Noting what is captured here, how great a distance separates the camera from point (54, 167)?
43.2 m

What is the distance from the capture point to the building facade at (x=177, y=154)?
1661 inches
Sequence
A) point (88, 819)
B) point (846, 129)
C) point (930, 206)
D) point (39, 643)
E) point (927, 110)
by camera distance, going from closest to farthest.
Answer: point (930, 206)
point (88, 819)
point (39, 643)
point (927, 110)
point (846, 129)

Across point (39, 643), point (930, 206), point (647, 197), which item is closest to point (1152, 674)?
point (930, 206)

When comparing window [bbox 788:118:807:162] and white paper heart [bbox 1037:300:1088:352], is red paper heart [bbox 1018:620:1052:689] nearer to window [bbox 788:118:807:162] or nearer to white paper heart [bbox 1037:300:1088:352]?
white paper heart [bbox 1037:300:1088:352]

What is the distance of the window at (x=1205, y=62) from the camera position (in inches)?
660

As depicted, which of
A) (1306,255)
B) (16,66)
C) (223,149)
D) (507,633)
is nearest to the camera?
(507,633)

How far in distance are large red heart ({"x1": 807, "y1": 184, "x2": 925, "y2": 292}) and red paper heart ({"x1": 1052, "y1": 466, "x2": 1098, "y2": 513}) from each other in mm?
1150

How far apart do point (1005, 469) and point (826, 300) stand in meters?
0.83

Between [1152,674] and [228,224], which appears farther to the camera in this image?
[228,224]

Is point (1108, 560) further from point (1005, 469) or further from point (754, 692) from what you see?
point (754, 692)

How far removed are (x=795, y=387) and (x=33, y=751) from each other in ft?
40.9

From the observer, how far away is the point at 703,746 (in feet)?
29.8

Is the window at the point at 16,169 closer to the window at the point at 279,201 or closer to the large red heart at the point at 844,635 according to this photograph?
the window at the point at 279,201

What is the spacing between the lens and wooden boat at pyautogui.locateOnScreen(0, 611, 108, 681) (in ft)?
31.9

========

■ **Task to complete**:
Rewrite the material above, changing every "red paper heart" to "pink paper heart" and leaving everything else unchanged.

■ **Task result**:
Noting what is captured here, how great a distance separates the camera from point (54, 167)?
43.2 m

What is the distance from the capture point to the building facade at (x=177, y=154)?
1661 inches
Sequence
A) point (88, 819)
B) point (846, 129)
C) point (930, 206)
D) point (39, 643)
E) point (927, 110)
by camera distance, going from closest to farthest.
Answer: point (930, 206)
point (88, 819)
point (39, 643)
point (927, 110)
point (846, 129)

Across point (39, 643), point (930, 206), point (647, 197), which item is closest to point (1152, 674)?
point (930, 206)

When comparing window [bbox 788:118:807:162] and white paper heart [bbox 1037:300:1088:352], is pink paper heart [bbox 1018:620:1052:689] nearer to window [bbox 788:118:807:162] or nearer to white paper heart [bbox 1037:300:1088:352]?
white paper heart [bbox 1037:300:1088:352]

What is the distance of the window at (x=1205, y=62) from the camera position (in inches)?
660

As depicted, which of
A) (1306,255)
B) (16,66)
C) (223,149)
D) (507,633)
is nearest to the camera?
(507,633)

How far in distance are large red heart ({"x1": 807, "y1": 184, "x2": 925, "y2": 292}) and pink paper heart ({"x1": 1052, "y1": 466, "x2": 1098, "y2": 513}) from each other in mm?
1150

How far apart do point (1005, 469) and point (826, 300) stand in meters?
0.83

Between [1152,674] and [228,224], which appears farther to the camera in this image?
[228,224]

Is point (1108, 560) further from point (1005, 469) or further from point (754, 692) from what you see?
point (754, 692)

How far removed are (x=795, y=387) and (x=33, y=751) from each other in ft?
40.9

From the observer, how far away is the point at 703,746 (in feet)?
29.8

Is the window at the point at 16,169 closer to the window at the point at 279,201 or closer to the large red heart at the point at 844,635 according to this photograph?
the window at the point at 279,201

What is the spacing between the lens and wooden boat at pyautogui.locateOnScreen(0, 611, 108, 681) (in ft)?
31.9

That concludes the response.